→ **RECORDS TO PROCESS**:

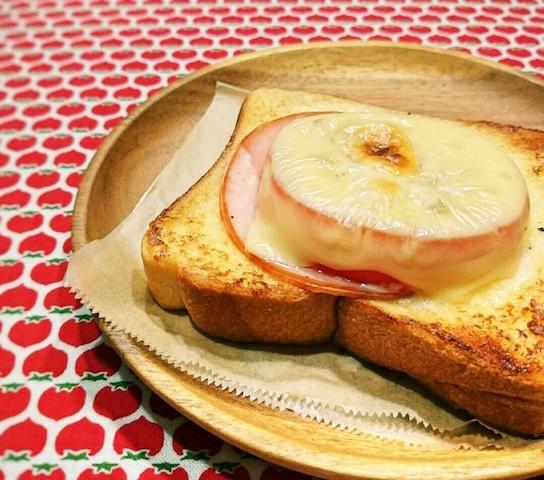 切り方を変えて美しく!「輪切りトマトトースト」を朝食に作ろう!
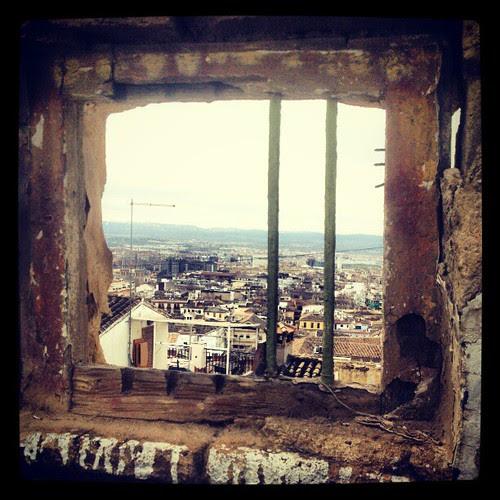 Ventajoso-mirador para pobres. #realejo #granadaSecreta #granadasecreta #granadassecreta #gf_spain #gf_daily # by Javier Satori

--

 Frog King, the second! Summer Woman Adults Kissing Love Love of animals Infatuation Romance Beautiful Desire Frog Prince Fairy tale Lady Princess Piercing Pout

...

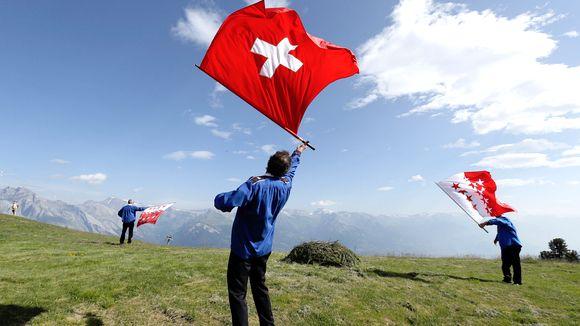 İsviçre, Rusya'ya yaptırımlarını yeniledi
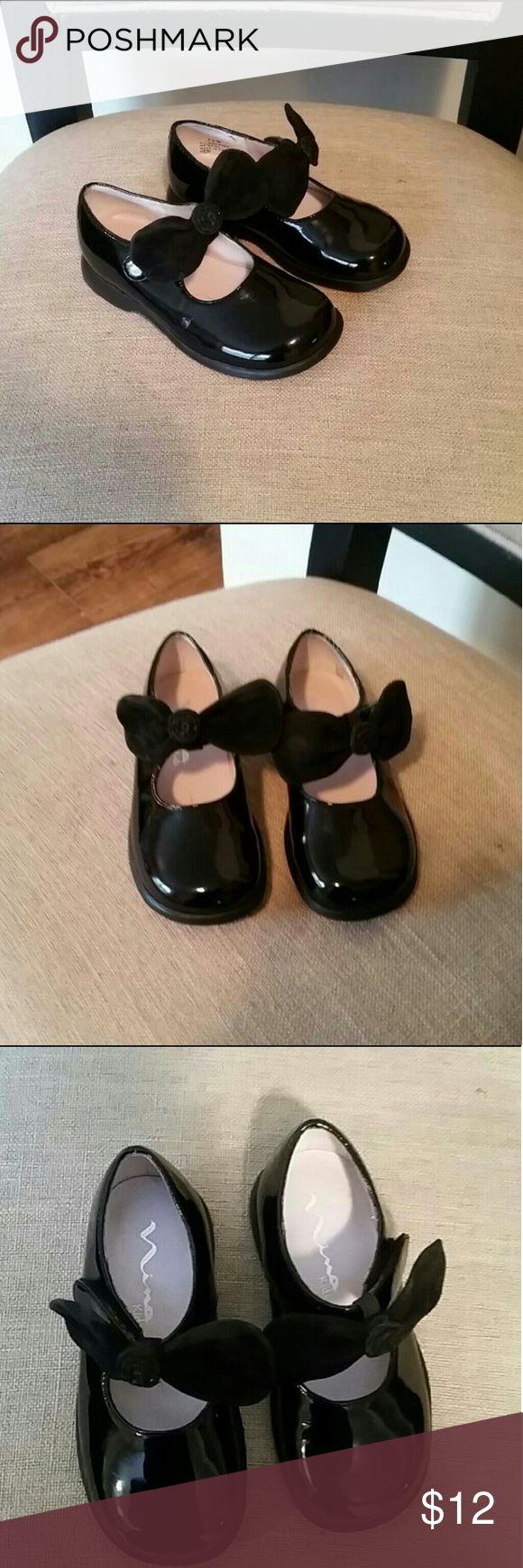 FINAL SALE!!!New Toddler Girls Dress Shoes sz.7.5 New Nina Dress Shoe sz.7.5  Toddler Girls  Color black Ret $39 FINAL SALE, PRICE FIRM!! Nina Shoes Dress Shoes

→ **WHAT THE TASK ASKS**: Please return the data above exactly as it stands from the line with "切り方を変えて美しく!「輪切りトマトトースト」を朝食に作ろう!" to the line with "Ventajoso-mirador para pobres.", keeping both of those lines but none of the pictures.

→ **RESPONSE AREA**:
 切り方を変えて美しく!「輪切りトマトトースト」を朝食に作ろう!
 Ventajoso-mirador para pobres. #realejo #granadaSecreta #granadasecreta #granadassecreta #gf_spain #gf_daily # by Javier Satori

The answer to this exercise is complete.